Seems as though the infection spread further and goes back farther than I had originally thought. But this does help to close in on the issue. I had brewed 2 ESBs to do a side-by-side comparison on two yeasts. The one that happened to be in the fermenter that had housed the infected batches was very slow to start fermenting and had lots of phenols once bottled. It seemed to have better carbonation than the other version as well. I had originally thought that the phenols were from a stressed fermentation since the yeast pitch came from a local brew-pub, was from an Imperial IPA, and was mostly hop sludge. Turns out, after 4 months at room temp, we have gushers again. Looks as though the gusher bacteria took hold while waiting for the yeast to grow and work.
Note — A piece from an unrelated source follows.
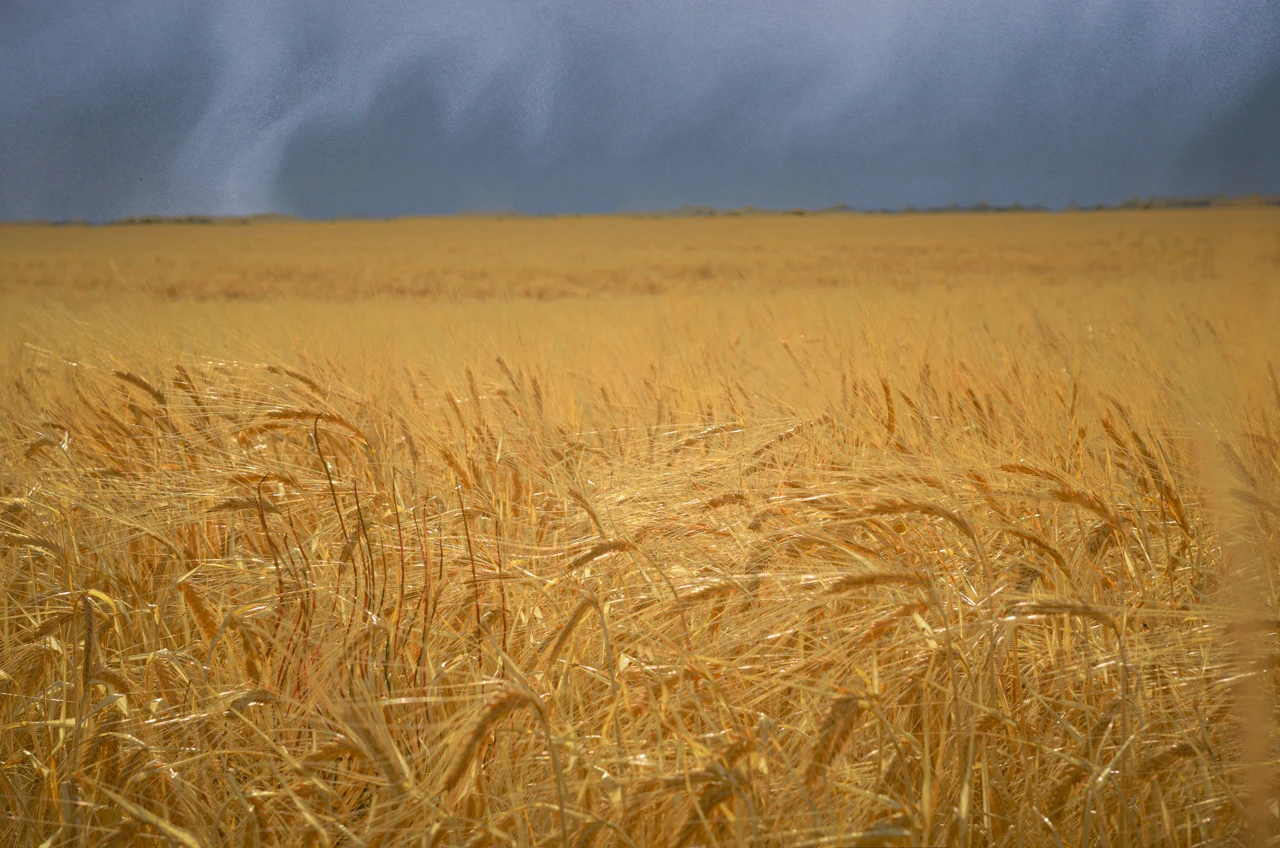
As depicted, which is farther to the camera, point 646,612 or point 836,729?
point 646,612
I also found one last bottle of Free Bag O Malt Mild, the first brew from the conical which happened to be in the fridge since bottling back in September 2011. Gusher. I think my hunch of the bacteria inhabiting the used conical is more than a hunch. The second batch in that fermenter was only in it for 1 week, and it had some fairly powerful bubbling when I popped the last one of those this weekend too, never gushed though. So first batch in conical, gusher. Second, over carbed. Third, gusher. Fourth and the one from my other fermenter that got a re-pitch form conical #3 batch, gushers. Another fermenter repitched, gusher (5th from conical seems to be okay even though it has the same repitch as the other fermenter, yet it is a 10.6% beer). Yet another batch from a different fermenter that had housed 2 infected repitched batches, gusher.
Needless to say, I pulled the American Blonde that was fermented in that Better Bottle from the fridge to leave in the garage for a few weeks at 70+ degrees to see if it gushes as well.